Yesterday, I took a position in my own account which I will share with you. I took a long in DVMT and an equal amount short in VMW. To give you some background, in 2015 Dell acquired EMC Corp which had an 81% position in VMware (VMW). To help pay for the acquisition they created a tracking stock (a spin-off would have resulted in a large amount of tax because of EMC’s low cost) which would track the underlying economic interest in VMW. To read more see WSJ’s article or the merger doc. As a result EMC shareholders received $24.05 in cash and 0.111 shares of Dell Technologies Inc. – V Share Class (DVMT). The economic interest in VMW is shared by a) public float (19%), b) DVMT tracker (53%) and Dell (28%).
Tracking stocks have been used by several companies such as Disney (DIS), General Motors (GM), Liberty Media, AT&T and others. These stocks in general follow the underlying stock and trade at a discount because they are not a direct ownership of the underlying company. Also many investors don’t like this type of financial engineering.
The truth is that DVMT is riskier than VMW because it was issued by Dell and if Dell goes bankrupt then you get nothing. Dell though has been reducing its debt. In 2Q it did so by $9.5 billion, but there is still $49.9 billion in total debt left. The company’s last twelve months adjusted EBITDA was $7.9 billion for a debt/EBITDA of 6.3x. If we exclude Dell Financial Services (DFS) debt then ‘core debt’ is $40.5 for a core debt/EBITDA of 5.1x. (Link to 2Q releases and presentations). That’s still very high in my opinion so there is risk in owning DVMT.
The tracking stock trades at a 34% discount. This is much higher than other tracking stocks which have traded in the teens. Furthermore if we look at the chart below, we see that the stock traded at a 27% discount this summer.
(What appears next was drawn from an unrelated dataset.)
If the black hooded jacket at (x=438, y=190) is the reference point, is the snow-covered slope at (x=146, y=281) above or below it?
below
A long-short is essentially a bet that the discount will narrow, however that is not the only angle someone could play. If someone is a bull on VMW then they can buy VMW at a discount and take a long position via DVMT instead of VMW. Personally I don’t find either cheap enough for a long and hence I’ve gone with the long-short for the discount to narrow. Of course it’s important that your broker has VMW shares and you can borrow cheaply in order to do this trade. I estimate that if it returns to the path it was previously on and narrows to just 27% then I can make 10% on this trade and 20% if it narrows to a 20% discount. Even, Michael Dell sees value in this as he is buying back shares in the open market as shown below (link). Note that due to the tax consequences a spin-off of VMW shares to holders of DVMT can’t occur until 2021.